Shelley also noted that the family used to run out of DHW quickly. Now they can shower as long as they want and run multiple taps.
“We have all the hot water we need,” Shelley explained. “We can’t smell oil in the basement anymore, and we don’t hear the boiler start up like we used to.”
“We have about a dozen Alta boilers in the field,” said Tull. “They work very well on LP. Most of the installations in Hartford County are on propane. The Alta is also easy to clean, and access is fantastic because the side panels are removable.”
There’s another reason that Tull installs the Alta.
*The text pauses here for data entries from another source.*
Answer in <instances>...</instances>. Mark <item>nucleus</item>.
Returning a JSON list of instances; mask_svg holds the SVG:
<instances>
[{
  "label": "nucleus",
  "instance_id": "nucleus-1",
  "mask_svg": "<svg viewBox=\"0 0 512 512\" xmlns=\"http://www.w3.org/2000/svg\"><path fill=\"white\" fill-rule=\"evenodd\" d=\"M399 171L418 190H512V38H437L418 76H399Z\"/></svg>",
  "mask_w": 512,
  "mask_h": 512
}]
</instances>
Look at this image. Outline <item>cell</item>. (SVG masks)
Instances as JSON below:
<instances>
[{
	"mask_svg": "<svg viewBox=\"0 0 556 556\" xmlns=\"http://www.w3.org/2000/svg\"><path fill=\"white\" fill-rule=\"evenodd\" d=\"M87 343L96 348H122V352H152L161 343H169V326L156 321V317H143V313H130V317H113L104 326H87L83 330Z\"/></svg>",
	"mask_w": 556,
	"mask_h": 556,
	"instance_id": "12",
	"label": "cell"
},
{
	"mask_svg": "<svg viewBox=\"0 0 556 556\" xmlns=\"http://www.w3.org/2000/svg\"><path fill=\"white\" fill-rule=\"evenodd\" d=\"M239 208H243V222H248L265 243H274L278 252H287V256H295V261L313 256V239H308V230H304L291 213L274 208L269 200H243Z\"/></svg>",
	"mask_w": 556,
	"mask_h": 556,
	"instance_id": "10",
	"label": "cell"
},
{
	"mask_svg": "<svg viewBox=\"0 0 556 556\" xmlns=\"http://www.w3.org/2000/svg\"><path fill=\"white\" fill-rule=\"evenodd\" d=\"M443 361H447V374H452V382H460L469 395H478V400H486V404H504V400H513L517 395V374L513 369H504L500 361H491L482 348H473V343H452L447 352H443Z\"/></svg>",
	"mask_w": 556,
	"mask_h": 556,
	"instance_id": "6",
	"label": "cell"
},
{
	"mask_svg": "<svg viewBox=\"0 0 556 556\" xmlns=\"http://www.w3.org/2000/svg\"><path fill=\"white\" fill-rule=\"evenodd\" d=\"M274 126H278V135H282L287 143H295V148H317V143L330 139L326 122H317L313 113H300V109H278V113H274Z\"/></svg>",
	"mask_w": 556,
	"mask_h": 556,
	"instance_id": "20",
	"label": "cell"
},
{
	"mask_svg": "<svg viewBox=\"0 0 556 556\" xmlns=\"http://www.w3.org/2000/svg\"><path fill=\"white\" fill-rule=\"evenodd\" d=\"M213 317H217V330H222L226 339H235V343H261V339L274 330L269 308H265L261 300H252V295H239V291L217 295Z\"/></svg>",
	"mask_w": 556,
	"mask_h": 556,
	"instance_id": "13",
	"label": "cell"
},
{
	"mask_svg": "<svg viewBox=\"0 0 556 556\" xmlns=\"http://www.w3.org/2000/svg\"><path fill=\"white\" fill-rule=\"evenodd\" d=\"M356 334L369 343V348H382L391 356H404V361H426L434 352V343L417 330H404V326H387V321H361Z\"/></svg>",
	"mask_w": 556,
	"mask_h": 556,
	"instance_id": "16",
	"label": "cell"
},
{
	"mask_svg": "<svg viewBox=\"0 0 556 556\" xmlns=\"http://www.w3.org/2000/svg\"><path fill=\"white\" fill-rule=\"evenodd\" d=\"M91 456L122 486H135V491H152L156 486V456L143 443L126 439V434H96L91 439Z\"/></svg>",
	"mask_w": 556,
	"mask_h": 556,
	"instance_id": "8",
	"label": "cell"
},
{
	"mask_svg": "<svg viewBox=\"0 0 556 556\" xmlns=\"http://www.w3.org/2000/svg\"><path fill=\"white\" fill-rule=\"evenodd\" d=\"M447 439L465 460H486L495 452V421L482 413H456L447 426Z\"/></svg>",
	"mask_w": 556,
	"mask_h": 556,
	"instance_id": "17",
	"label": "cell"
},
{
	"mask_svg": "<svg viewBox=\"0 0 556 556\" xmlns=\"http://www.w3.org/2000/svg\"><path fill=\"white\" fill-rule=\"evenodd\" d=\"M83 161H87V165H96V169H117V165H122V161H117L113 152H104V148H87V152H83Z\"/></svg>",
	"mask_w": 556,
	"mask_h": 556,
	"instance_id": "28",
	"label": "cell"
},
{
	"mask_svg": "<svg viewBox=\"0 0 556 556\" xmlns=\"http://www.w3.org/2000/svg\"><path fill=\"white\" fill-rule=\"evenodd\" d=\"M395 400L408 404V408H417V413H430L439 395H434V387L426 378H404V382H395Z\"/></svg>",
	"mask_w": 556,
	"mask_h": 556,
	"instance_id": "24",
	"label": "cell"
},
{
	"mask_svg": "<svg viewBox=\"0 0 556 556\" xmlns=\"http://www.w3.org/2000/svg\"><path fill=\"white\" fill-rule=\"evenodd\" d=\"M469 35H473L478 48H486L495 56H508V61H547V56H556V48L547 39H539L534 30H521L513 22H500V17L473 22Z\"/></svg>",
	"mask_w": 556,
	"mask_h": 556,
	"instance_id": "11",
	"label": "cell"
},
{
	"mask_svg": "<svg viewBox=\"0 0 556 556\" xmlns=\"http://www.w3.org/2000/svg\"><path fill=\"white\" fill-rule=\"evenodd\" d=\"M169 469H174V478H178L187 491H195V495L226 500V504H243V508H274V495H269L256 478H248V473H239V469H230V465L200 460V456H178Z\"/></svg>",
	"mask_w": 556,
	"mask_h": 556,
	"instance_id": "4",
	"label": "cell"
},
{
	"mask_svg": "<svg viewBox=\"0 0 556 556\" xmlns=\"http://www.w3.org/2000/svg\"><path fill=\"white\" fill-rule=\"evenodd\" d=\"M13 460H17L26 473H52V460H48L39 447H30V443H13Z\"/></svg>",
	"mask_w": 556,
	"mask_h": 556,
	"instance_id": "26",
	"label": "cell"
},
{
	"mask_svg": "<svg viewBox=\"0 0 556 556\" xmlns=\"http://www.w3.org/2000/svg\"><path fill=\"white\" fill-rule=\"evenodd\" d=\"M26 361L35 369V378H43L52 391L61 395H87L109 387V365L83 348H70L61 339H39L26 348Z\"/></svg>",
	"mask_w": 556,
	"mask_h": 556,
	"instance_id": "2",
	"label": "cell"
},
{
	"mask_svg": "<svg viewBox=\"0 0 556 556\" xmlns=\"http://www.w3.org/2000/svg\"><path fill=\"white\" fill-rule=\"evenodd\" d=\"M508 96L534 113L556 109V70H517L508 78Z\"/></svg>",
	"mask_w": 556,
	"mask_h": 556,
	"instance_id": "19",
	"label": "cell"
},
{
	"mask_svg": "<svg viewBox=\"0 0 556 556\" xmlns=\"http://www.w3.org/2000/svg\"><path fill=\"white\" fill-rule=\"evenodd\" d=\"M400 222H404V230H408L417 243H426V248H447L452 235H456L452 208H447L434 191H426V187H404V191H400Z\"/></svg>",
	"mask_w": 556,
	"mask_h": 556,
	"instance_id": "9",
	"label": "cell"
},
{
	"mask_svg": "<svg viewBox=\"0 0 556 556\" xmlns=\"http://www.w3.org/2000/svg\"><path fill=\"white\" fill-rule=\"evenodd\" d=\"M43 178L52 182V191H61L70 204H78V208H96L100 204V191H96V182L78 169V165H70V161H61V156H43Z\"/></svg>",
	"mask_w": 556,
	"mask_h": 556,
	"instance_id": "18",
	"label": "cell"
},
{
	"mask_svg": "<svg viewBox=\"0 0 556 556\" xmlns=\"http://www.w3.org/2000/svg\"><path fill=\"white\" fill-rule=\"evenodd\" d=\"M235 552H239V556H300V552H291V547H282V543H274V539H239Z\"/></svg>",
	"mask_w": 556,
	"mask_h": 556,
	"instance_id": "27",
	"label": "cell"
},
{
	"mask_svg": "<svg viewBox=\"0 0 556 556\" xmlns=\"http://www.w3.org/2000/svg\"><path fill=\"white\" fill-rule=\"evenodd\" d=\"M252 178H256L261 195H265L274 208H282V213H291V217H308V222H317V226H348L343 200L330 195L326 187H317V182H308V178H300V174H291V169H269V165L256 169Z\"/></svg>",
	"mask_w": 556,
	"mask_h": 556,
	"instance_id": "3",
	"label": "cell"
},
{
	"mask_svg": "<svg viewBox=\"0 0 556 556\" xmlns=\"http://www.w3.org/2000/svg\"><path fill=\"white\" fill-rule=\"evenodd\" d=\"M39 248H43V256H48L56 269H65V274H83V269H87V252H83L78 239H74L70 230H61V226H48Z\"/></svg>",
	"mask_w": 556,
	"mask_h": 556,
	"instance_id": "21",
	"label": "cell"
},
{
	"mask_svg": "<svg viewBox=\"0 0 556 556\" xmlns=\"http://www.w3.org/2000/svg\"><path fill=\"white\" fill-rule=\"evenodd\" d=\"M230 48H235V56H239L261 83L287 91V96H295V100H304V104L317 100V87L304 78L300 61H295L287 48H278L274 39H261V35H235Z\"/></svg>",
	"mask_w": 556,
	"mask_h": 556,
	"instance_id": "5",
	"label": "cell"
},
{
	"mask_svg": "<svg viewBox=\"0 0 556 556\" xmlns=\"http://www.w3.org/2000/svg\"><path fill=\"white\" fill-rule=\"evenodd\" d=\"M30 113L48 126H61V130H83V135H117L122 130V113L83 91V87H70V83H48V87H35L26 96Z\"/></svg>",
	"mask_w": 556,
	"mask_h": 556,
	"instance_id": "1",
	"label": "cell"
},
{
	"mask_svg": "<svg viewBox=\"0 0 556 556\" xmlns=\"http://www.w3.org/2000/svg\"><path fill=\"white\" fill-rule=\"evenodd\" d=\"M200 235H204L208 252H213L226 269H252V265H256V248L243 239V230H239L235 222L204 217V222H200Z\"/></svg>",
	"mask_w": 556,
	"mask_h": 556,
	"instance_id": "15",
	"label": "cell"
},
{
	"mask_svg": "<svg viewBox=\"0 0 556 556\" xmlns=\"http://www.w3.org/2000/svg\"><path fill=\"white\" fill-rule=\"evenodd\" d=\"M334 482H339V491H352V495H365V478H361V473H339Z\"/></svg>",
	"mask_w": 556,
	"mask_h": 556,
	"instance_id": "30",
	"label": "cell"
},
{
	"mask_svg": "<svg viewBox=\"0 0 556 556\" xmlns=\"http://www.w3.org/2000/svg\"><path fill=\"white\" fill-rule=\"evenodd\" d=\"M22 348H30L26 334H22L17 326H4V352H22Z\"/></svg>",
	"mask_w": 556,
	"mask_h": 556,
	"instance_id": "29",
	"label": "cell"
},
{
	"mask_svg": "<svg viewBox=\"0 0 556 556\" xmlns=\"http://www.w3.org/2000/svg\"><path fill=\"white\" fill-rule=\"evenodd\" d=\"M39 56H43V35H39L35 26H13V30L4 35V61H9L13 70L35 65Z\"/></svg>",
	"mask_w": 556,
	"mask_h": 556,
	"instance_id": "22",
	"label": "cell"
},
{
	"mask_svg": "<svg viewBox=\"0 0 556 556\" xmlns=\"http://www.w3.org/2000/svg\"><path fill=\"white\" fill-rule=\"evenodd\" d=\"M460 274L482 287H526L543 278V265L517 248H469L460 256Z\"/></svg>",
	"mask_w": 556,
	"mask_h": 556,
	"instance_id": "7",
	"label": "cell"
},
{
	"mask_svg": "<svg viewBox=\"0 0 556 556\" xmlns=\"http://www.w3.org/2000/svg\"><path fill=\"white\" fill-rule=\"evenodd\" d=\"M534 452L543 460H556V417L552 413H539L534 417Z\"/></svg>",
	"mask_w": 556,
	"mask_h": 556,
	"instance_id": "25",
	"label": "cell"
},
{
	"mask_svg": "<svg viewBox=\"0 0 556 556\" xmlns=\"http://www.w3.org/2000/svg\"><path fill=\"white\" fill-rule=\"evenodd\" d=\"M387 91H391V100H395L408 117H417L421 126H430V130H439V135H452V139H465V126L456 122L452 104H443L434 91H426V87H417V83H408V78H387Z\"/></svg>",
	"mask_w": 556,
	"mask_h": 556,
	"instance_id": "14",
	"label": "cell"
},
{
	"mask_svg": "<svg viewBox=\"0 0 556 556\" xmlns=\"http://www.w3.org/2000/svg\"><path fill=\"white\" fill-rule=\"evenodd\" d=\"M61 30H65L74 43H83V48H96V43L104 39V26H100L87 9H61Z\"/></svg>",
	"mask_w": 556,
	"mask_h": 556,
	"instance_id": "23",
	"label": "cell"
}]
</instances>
Much like other models in the U.S. Boiler Company lineup, the Alta is available at a variety of local supply houses, including Northeastern Supply, Thomas Somerville and R.E. Michel.
“When it’s cold and a customer needs heat, I can’t come up empty-handed on parts and product,” said Tull. “Having equipment that’s readily available is extremely important.”
“A challenge only becomes an obstacle when you bow to it.” – Ray Davis.
Last heating season, Straight Plumbing and Heating installed 35 boilers. This year, only 20. He suspects the economy has something to do with that, but he’s certain there’s another reason.
According to Tull, many big HVAC companies are pushing homeowners toward inexpensive heat pumps. There are lots of “house flippers” in his territory, as well. Typically, flippers install the cheapest heat pump on the market.
“I’m not talking about high-efficiency, low-ambient temperature systems,” he said. “I mean the cheap, undersized unitary systems. I’ve had homeowners call me after buying a house with a new heat pump, asking if I can install ‘a real heating system.’ Once winter hits, they’re uncomfortable and their electric bill spikes because the units constantly run on emergency heat.”
It’s hard to sell a premium system against a budget option when the customer doesn’t know the difference before signing the contract.
“I know it will all come full circle,” said Tull. “You only make that mistake once. If I was trying to grow rapidly, I’d be concerned about it, but I’m happy with where the company is. It’ll grow gradually. We’ll continue solving harsh water problems and creating extremely comfortable heating systems. If we do that and remain transparent with our customers, the company will continue to do well.”